If you find yourself using a tripod with an L bracket RRS has
an adapter that works great with the strap. Good luck.
Nobody should seek his own good, but the good of others. <><
#5. "RE: How to carry your D7000" In response to Reply # 4
Thanks for all the advice guys. I simply cannot get on with the wrist strap, but I have ordered up an OP/TECH Super Classic Strap Pro Loop in Black. At £12 its certainly not going to break the bank and reviews look good. Many Thanks to all.
#6. "RE: How to carry your D7000" In response to Reply # 5
I have an Induro tripod and usually have the quick release plate mounted on my camera. It has an eyelet attached to its mounting screw that can be raised and gripped to unscrew the quick release plate instead of using a screwdriver. It also looks like a strap could be attached to it but I don't think that's a good idea because the plate might unscrew inadvertantly. So my question is if I have the quick release plate on what is the best way to attach a carrying strap.

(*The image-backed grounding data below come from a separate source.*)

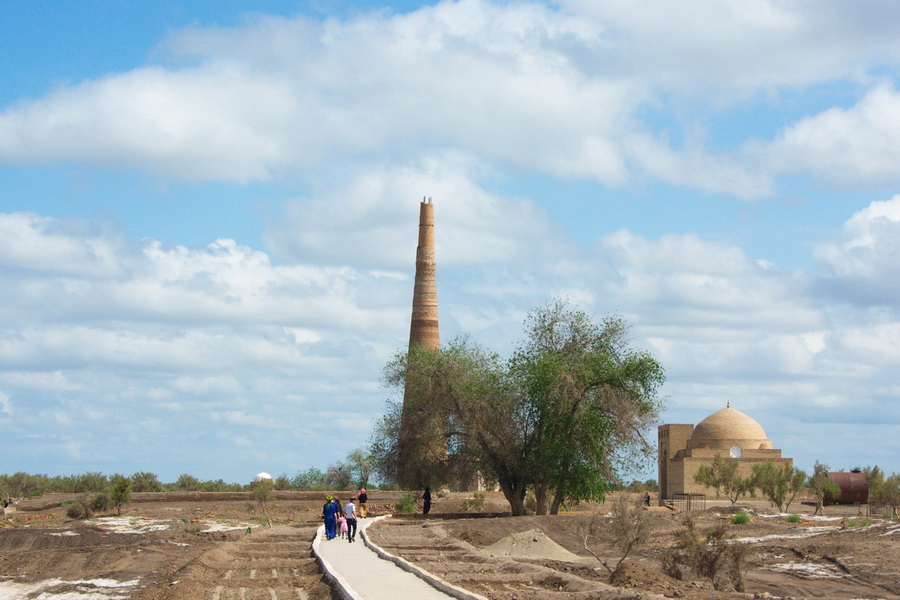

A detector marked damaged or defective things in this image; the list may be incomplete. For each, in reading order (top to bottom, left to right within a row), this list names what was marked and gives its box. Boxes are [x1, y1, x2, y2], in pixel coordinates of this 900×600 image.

rusty metal tank [828, 472, 868, 504]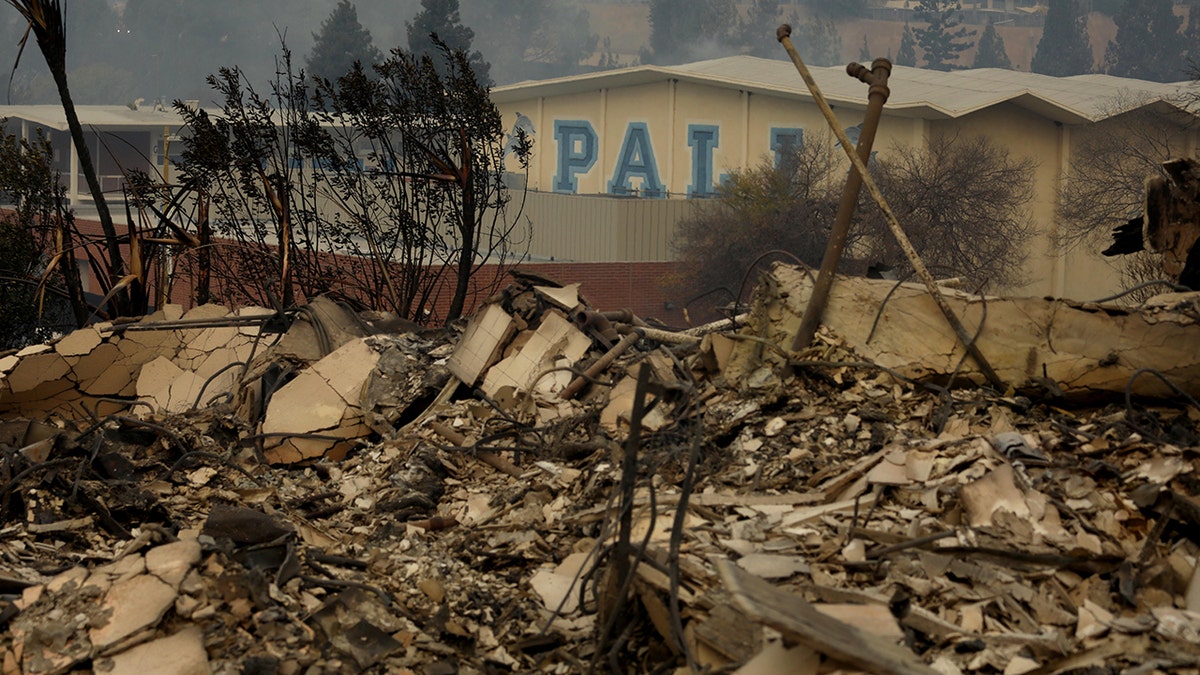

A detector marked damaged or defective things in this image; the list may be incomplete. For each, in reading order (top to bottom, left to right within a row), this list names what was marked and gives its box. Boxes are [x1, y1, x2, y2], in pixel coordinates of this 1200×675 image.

burned rubble [0, 270, 1192, 675]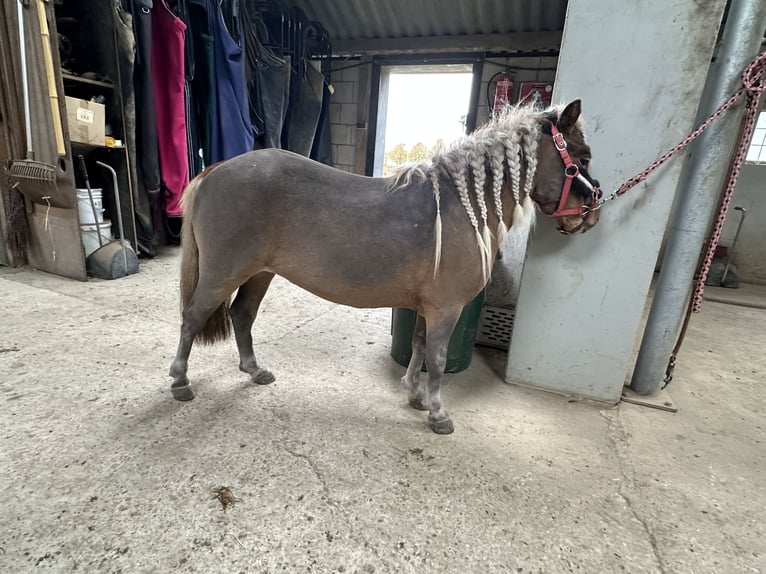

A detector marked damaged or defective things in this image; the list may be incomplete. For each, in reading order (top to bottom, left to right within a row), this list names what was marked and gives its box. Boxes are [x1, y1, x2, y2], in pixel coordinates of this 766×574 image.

concrete floor crack [604, 410, 668, 574]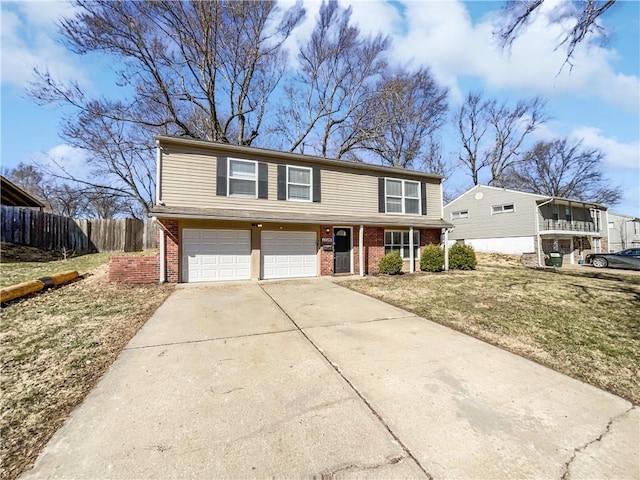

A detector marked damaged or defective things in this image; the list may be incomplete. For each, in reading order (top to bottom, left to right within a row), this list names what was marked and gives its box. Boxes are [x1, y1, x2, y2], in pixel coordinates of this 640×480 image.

driveway crack [258, 284, 432, 478]
driveway crack [560, 404, 636, 480]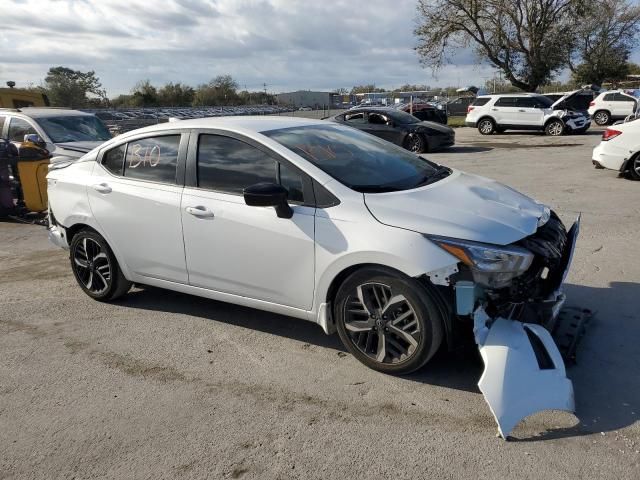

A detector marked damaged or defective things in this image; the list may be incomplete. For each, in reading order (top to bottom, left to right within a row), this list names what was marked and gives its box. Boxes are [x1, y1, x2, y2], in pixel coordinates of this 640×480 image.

damaged white car [46, 117, 580, 438]
crumpled front end of car [424, 210, 580, 438]
broken plastic part [476, 314, 576, 440]
detached front bumper [476, 214, 580, 438]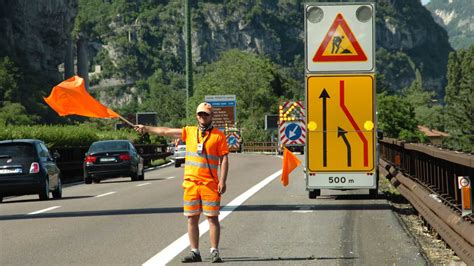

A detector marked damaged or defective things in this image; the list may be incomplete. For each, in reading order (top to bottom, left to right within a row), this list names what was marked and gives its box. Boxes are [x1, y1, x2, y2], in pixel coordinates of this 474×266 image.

rusty guardrail [378, 138, 474, 262]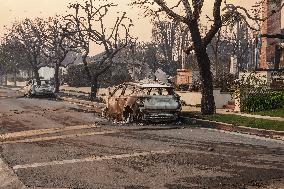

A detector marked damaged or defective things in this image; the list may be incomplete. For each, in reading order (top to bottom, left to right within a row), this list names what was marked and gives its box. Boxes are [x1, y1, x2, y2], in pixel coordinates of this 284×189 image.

burned car [23, 79, 55, 97]
second burned vehicle [104, 82, 182, 122]
burnt out suv [104, 82, 182, 122]
burned car [105, 82, 182, 122]
charred vehicle [105, 82, 182, 122]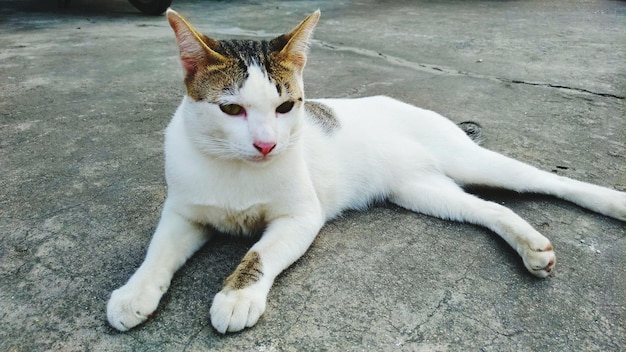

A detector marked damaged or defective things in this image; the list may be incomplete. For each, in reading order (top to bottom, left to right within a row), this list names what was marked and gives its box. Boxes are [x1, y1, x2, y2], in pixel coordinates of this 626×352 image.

crack in concrete [314, 40, 620, 99]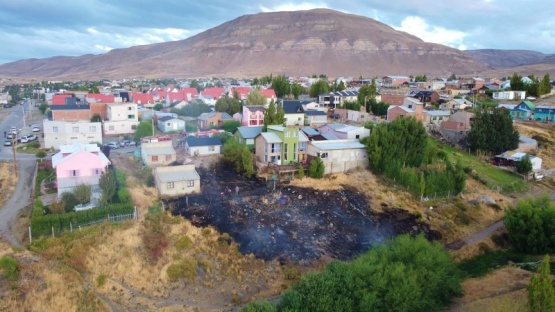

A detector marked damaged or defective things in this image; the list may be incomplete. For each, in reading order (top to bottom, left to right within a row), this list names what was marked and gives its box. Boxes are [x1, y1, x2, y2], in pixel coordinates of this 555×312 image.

fire damage [167, 165, 440, 262]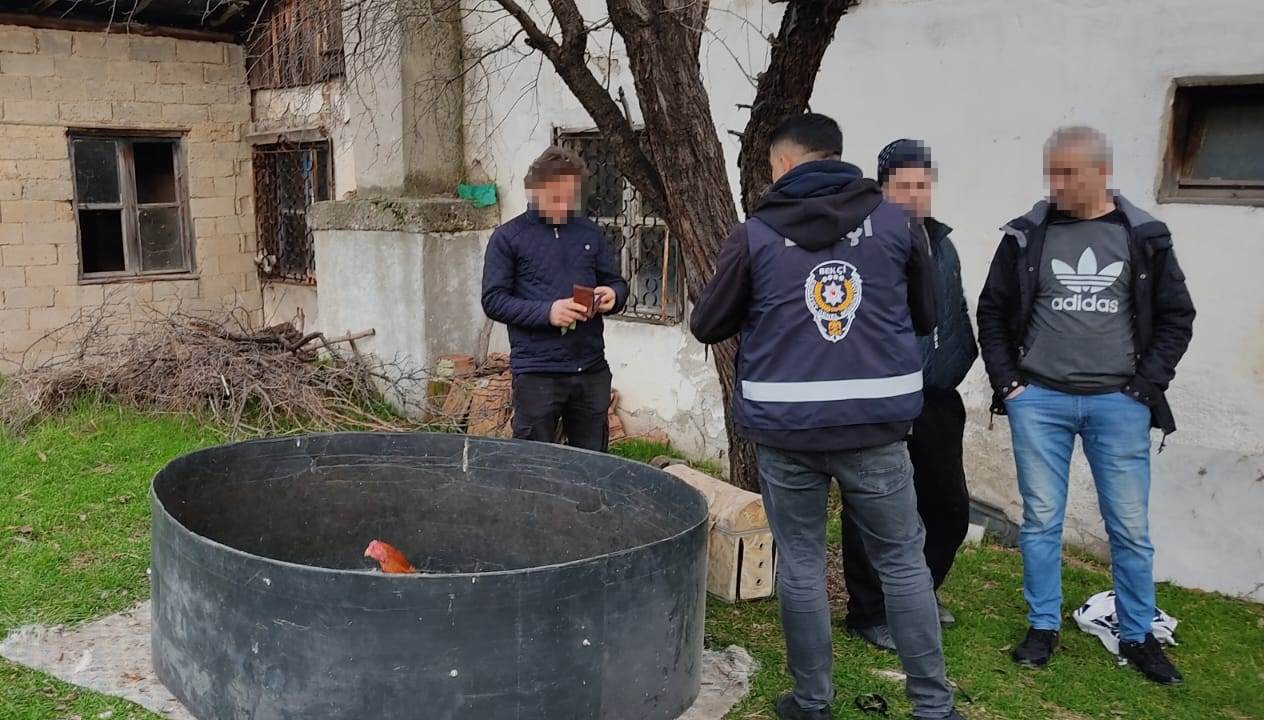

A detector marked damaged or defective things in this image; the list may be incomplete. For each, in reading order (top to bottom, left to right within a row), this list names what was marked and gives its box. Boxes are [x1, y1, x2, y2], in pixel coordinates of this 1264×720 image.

broken window [245, 0, 346, 90]
broken window [69, 133, 192, 279]
broken window [250, 141, 331, 281]
broken window [558, 127, 687, 323]
broken window [1162, 79, 1264, 205]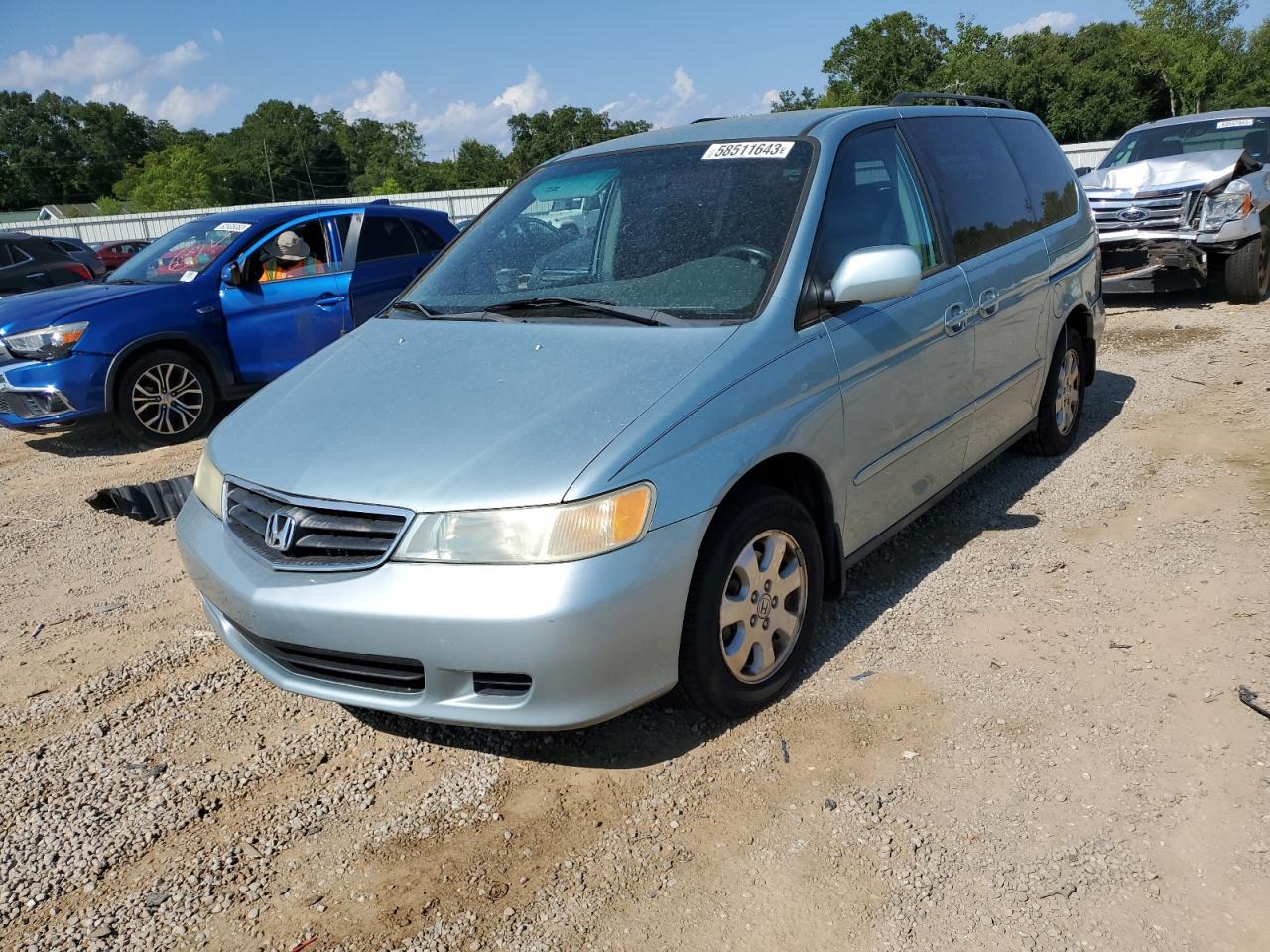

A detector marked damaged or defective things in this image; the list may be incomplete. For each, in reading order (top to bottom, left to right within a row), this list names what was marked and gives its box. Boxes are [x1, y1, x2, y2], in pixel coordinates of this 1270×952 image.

damaged white ford [1080, 107, 1270, 301]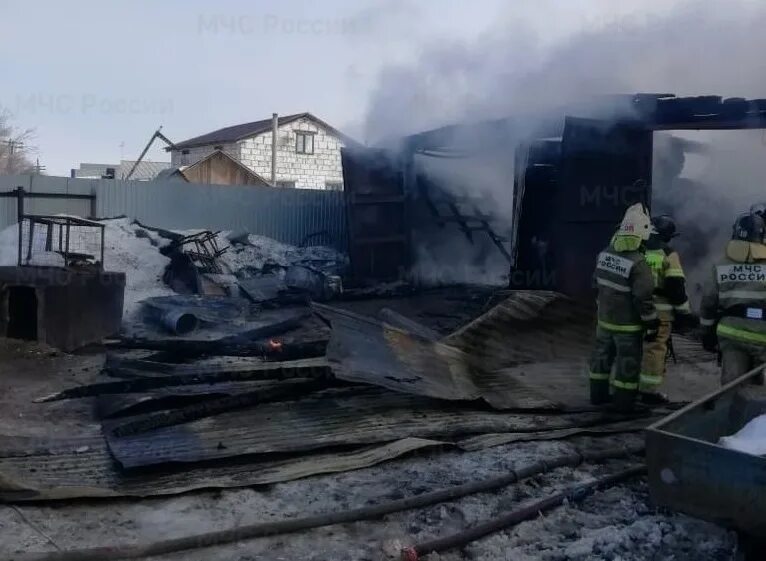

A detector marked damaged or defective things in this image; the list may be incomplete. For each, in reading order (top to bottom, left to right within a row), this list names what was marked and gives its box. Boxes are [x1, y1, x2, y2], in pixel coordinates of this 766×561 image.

burned building [344, 94, 766, 300]
rusted metal pipe [12, 444, 644, 556]
rusted metal pipe [402, 462, 648, 556]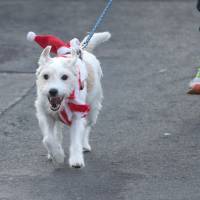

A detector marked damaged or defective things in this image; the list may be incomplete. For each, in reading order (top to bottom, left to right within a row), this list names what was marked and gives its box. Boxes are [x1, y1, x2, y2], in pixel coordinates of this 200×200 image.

pavement crack [0, 83, 35, 119]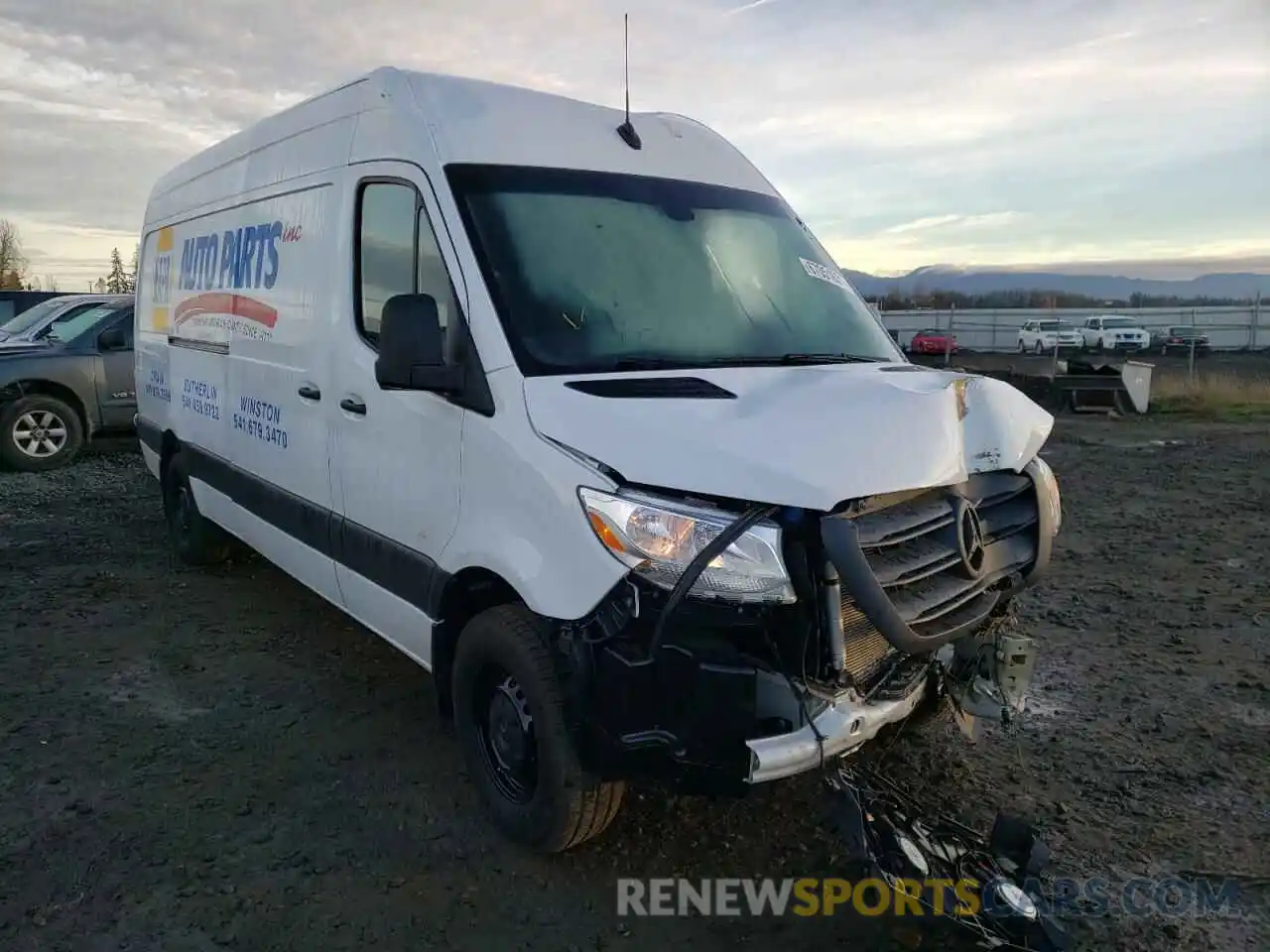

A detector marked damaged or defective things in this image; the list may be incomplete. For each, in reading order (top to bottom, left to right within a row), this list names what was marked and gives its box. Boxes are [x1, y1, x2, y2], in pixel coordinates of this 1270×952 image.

damaged white van [134, 68, 1064, 857]
cracked headlight [579, 492, 794, 603]
bent hood [520, 365, 1056, 512]
torn front fascia [818, 458, 1056, 658]
cracked headlight [1024, 454, 1056, 536]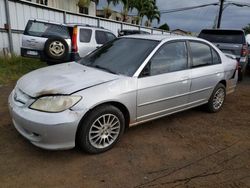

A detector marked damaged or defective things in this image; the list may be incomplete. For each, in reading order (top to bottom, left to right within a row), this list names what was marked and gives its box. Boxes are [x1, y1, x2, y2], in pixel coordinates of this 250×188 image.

damaged hood [16, 62, 120, 97]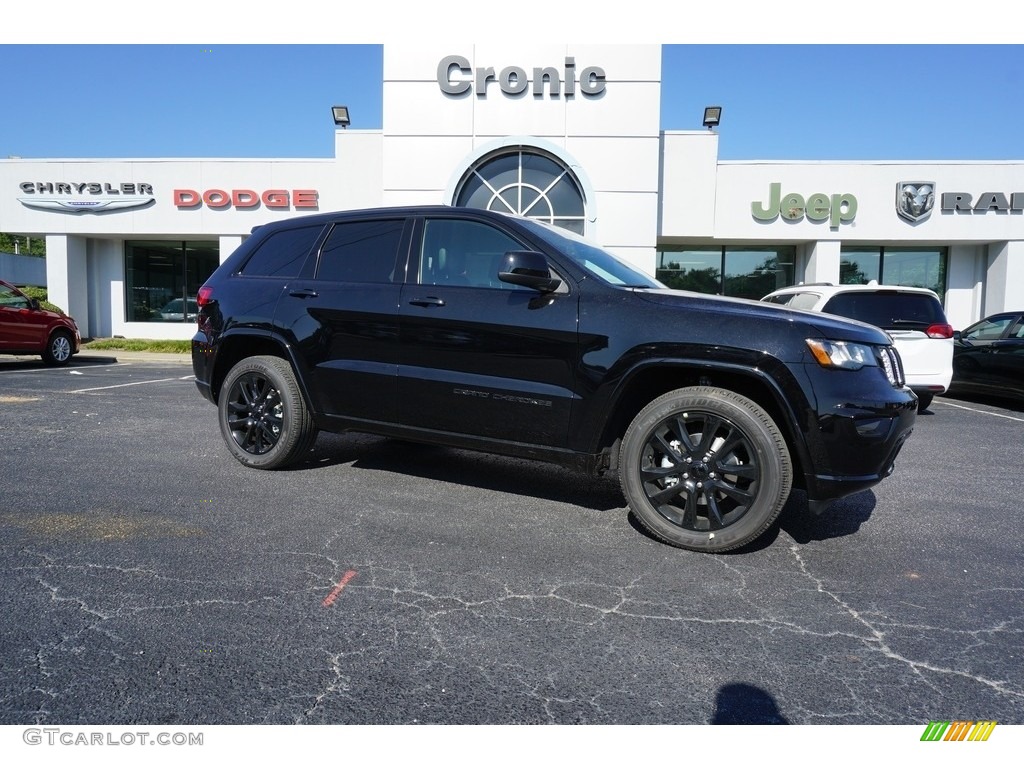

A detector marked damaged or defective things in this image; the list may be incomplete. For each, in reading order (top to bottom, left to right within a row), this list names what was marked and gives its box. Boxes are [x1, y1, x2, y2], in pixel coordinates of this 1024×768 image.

#8. "RE: How to carry your D7000" In response to Reply # 5
>Thanks for all the advice guys. >I simply cannot get on with the wrist strap, but I have >ordered up an OP/TECH Super Classic Strap Pro Loop in Black. >At £12 its certainly not going to break the bank and reviews >look good. >Many Thanks to all.
Quick update. Not being a give up kind of person I have also opted for OP/TECH SLR Wrist Strap.
This baby is compatible with the classic strap above. Works on a click to fit basis. It also fits around the wrist and leaves fingers and thumbs totally unrestricted.
#9. "RE: How to carry your D7000" In response to Reply # 0
Land O Lakes, US
I'm a bit late to the party in answering, but - I use the Cotton Carrier Hand Strap and love it. I use it on my D7000 with battery grip and I find I never have to use a neck strap. Also, I have the Cotton Carrier strap for my backpack - when not carrying the camera with the handstrap I can carry the camera on the front of my backpack via the backpack strap - it's great.
#12. "RE: How to carry your D7000" In response to Reply # 0
>Many aftermarket units are cheaper but tend to require removal >to access the battery compartment (a real pain mid shoot).
You have a D7000, and you have to change batteries mid shoot? I once shot a track meet resulting in 916 actuations, and the battery didn't didn't even lose 1 bar. How many shots do you take in a shoot?
Still, I would not like to remove the strap to get to the battery.
#13. "RE: How to carry your D7000" In response to Reply # 12
St Petersburg, RU
That is one of the many benefits of the vertical grip, batteries can be replaced easily by sliding out the carrier and popping in a fresh battery. If someone goes through 2 batteries(the one in the body and the one in the grip) in a session with a D7000 that would be about 4000 frames. I would think that someone would be more concerned with the time to post process 4000 frames more than the 15 seconds to swap batteries.
Regarding wrist straps versus hand straps, I tried a wrist strap back in the film days and really did not like being locked to the camera so took it off immediately. The hand straps which allow instant removal of my hand from the camera to allow easy lens changes, compatibility with support straps such as the Black Rapid, changing batteries etc. Stan St Petersburg Russia
Let me know how that works when you need to attach to a tripod or monopod.
That video has so many things wrong with it: 1) The Man always shoots through the eyepiece. 2) The woman always shoots Liveview. Only problem is, when she isn't shooting she has the articulated monitor (D5100) in the closed position. 3) etc.
Still that might work for you have no need of tripod or monopod. I just never know for sure when I start off on a trek.